The main points here urged may be very briefly summarized:

1. In the floating of oysters for the market, a practice which is very general, and is also used for other shell-fish, the animals are either taken direct from the beds in salt water, and kept for a time in fresher (brackish) water before they are opened, or water is added to the shell-contents after they are taken out of the shell. When thus treated, the body of the animal takes up water and at the same time parts with some of its salts, while small quantities of the nutritive ingredients also escape. The oysters thus become more plump, and increase considerably in bulk and weight, but the quantity of nutritive material, so far from increasing, suffers a slight loss.

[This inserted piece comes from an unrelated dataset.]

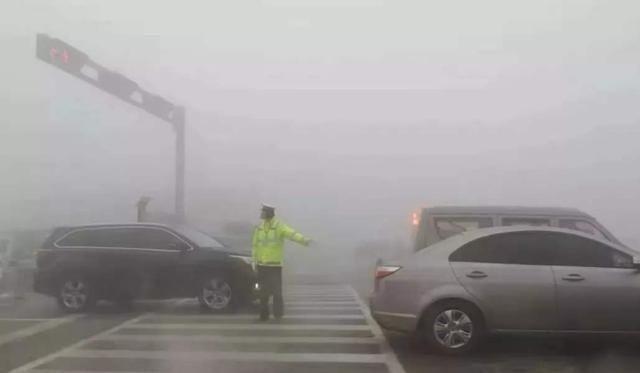 大雾天老司机都这样开车,学会不吃亏,即安全又简单,新手请注意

2. In the experiments here reported, the increase in bulk and weight was from one eighth to one fifth of the original amounts. This is about the same as is said to occur in the ordinary practice of floating or "fattening" for the market. According to this, five quarts of oysters in their natural condition would take up water enough in "floating" to increase their bulk to nearly or quite six quarts, but the six quarts of floated oysters would contain about one tenth less of actual nutrients than the five quarts not floated.

3. The gain of water and loss of salts are evidently due to osmose. The more concentrated solution of salts in the body of the animal, as taken from salt water, passes into the more dilute solution (fresher water) in which it is immersed, while a larger amount of the fresher water at the same time enters the body. But part of the exchange, and especially that by which other materials, carbohydrates, protein, etc., are given off in small quantities, is more probably due to a special secretory action.

4. The flavor of oysters is often much improved by the removal of the salts in floating, and they are said to bear transporting and to keep better. When, therefore, the oyster-man takes "good fat oysters " which "yield five quarts of solid meat to the bushel" and floats them so that "they will yield six quarts to the bushel," and thus has an extra quart, and that a quart of the largest and highest-priced oysters, to sell, he offers his customers no more nutritive material—indeed, a trifle less-in the six quarts than he would have done in the five quarts if he had not floated them. But many people prefer the taste of the floated oysters, and since they buy them more for the flavor than for the nutriment (at ordinary prices, the nutrients in oysters cost the buyer from three to five times as much as similar nutrients in the better kinds of meat), doubtless very few customers would complain if they understood all the facts. And considering that the practice is

very general and the prices are regulated by free competition, the watering of oysters by floating in the shell is, perhaps, less reprehensible than at first thought it might seem. This phase of the question, however, it is not the purpose of this article to discuss.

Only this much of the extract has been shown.